• **EXERCISE**:
Starting with the line that includes "Подарочная коробка-куб Printio", write out every remaining line of the records below exactly as it appears, leaving out any images.

• **WORKING DATA**:
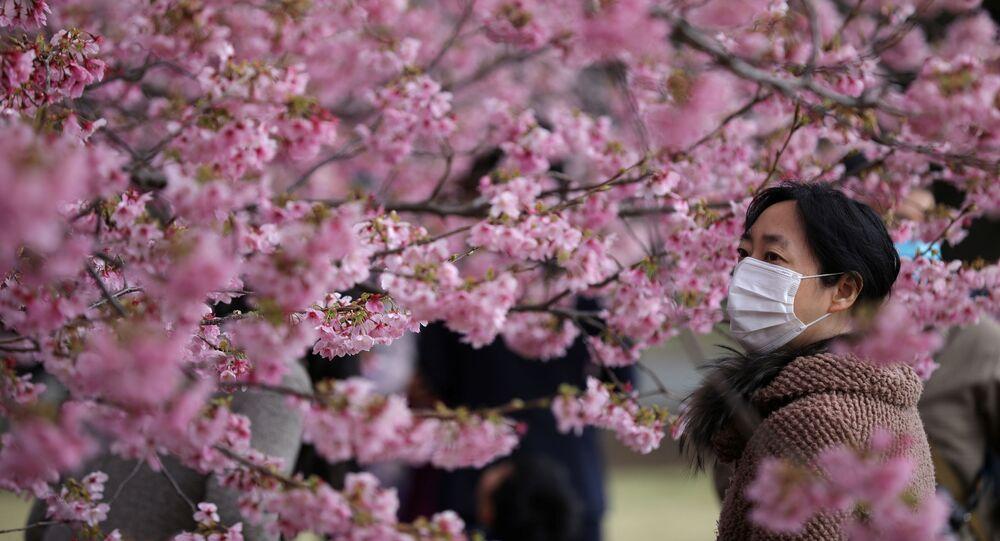 Japonya Meteoroloji Ajansı, başkent Tokyo'da yapılan gözlemlerin başından bu yana kiraz çiçekleri 'sakura'ların hiç olmadığı kadar erken açıldığını duyurdu.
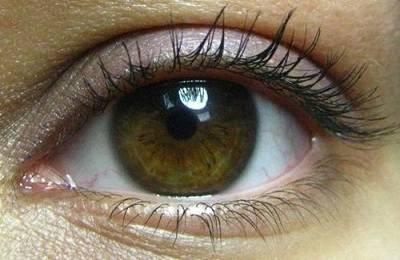 Процент обладателей болотного цвета глаз - медицинский справочник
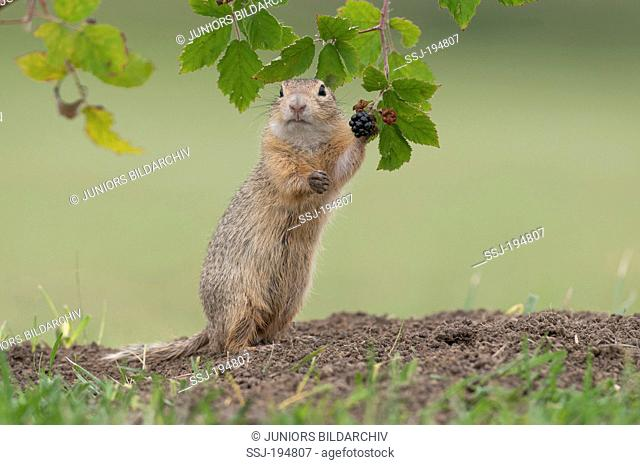 European Ground Squirrel, European Suslik, European Souslik (Citellus citellus). Adult sitting on its haunches under a Bramble twig. Vienna, Austria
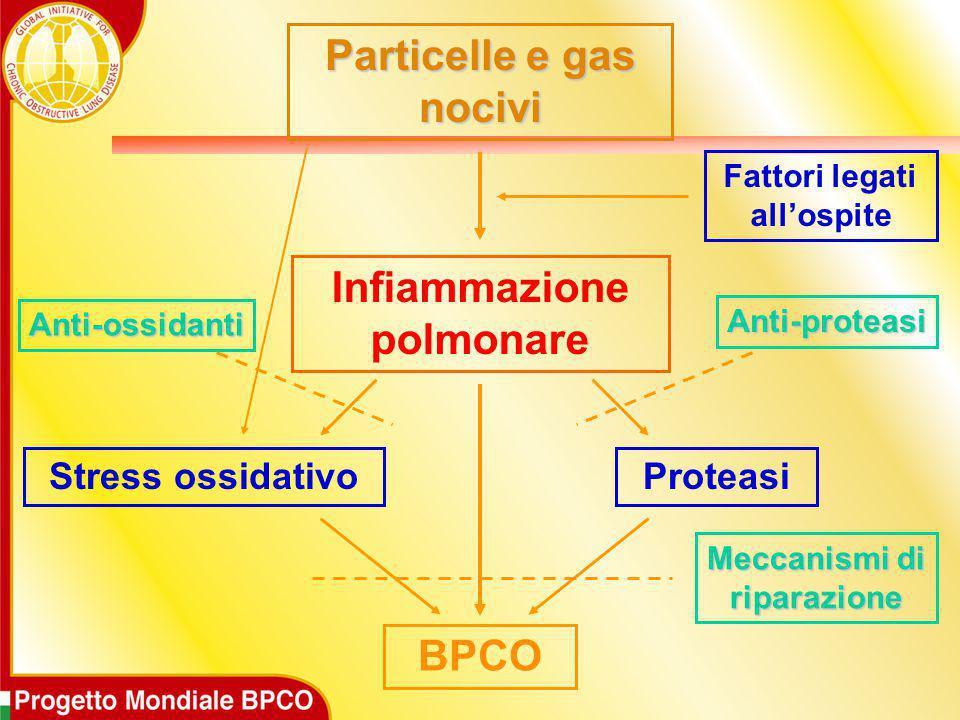 Particelle e gas nocivi Infiammazione polmonare BPCO Stress ossidativoProteasi Fattori legati all'ospite Anti-ossidanti Anti-proteasi Meccanismi di ri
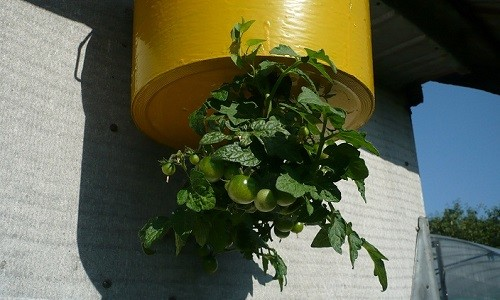 Выращивание помидоров вниз головой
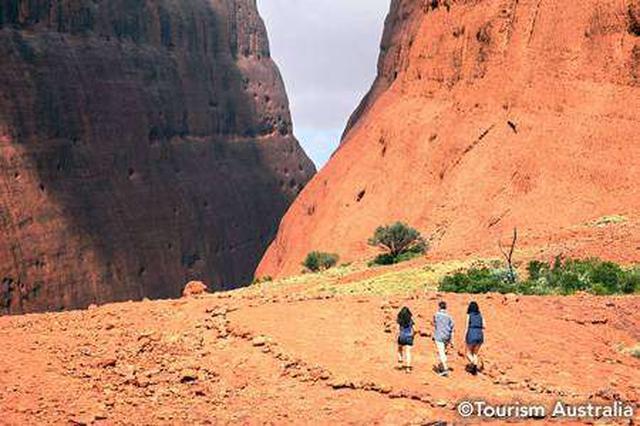 画像3: ウルル-カタ・ジュタ国立公園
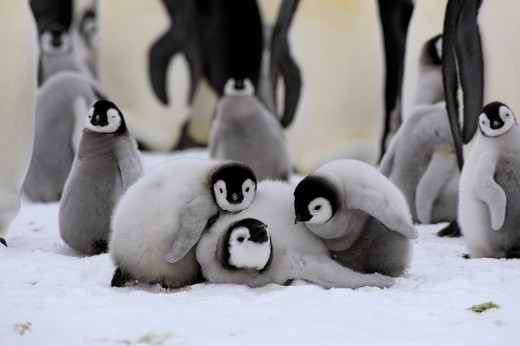 ANTARCTICA, WEDDELL SEA, SNOW HILL ISLAND, EMPEROR PENGUIN COLONY Aptenodytes forsteri, GROUP OF CHICKS : Stock Photo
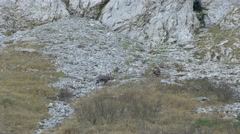 Competition among  males of Chamois. Stock Footage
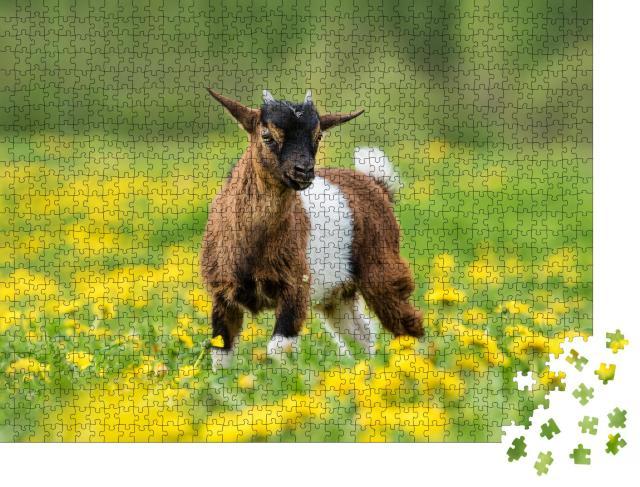 """Puzzle 1000 Teile """"Kleine nigerianische Zwergziege auf einem Feld mit Blumen, Tiere auf dem Bauernhof"""""""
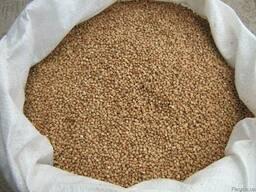 Гречка, Buckwheat, Крупа гречана, проділ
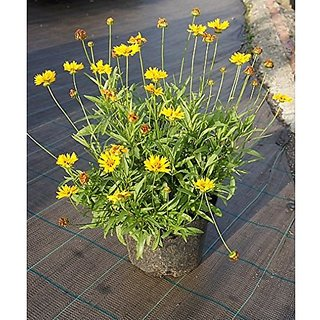 Flower Seeds : Coreopsis Dwarf Seeds Plant Seeds For All Seasons Garden Home Garden Seeds Eco Pack Plant Seeds By Creative Farmer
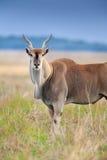 Common eland close up Stock Photography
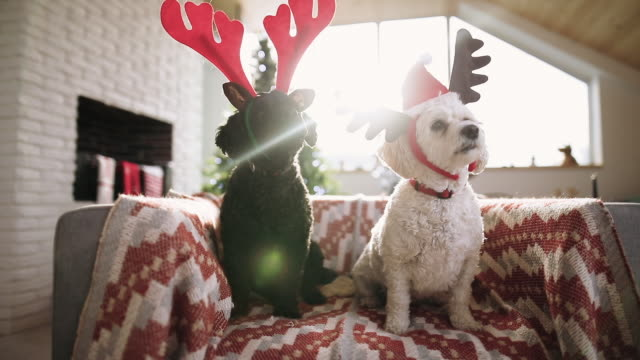 two puppy friends celebrating christmas - cena di natale video stock e b–roll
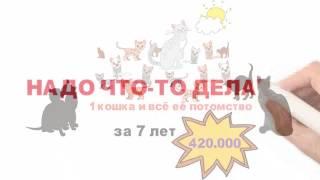 Стерилизация бездомных животных, фонд РЭЙ
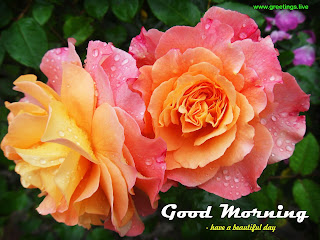 beautiful rose good morning greetings free download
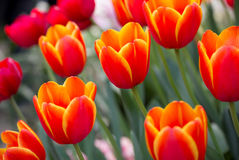 Orange tulip flower Stock Photos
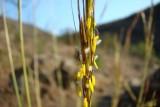 Palha-da-Guiné // Wildflower (Hyparrhenia hirta)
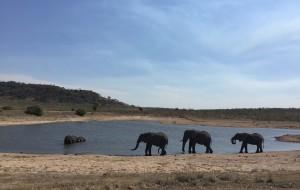 【好望角图片】我的蜜月游——南非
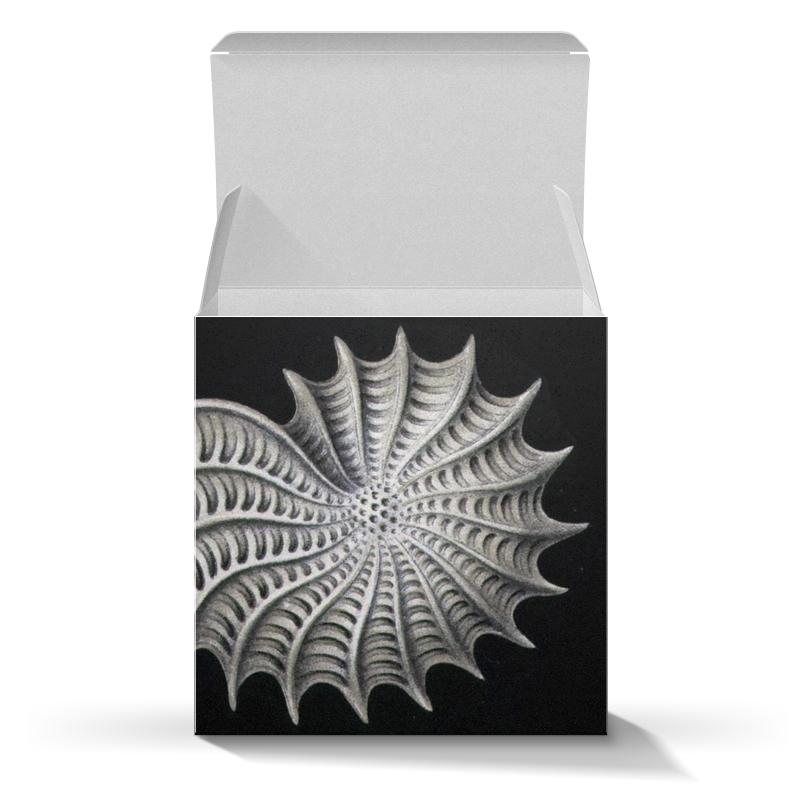 Подарочная коробка-куб Printio Nautilus, ernst haeckel клиромайзер aspire nautilus киев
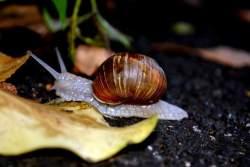 snail-854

• **ANSWER SPACE**:
 Подарочная коробка-куб Printio Nautilus, ernst haeckel клиромайзер aspire nautilus киев
 snail-854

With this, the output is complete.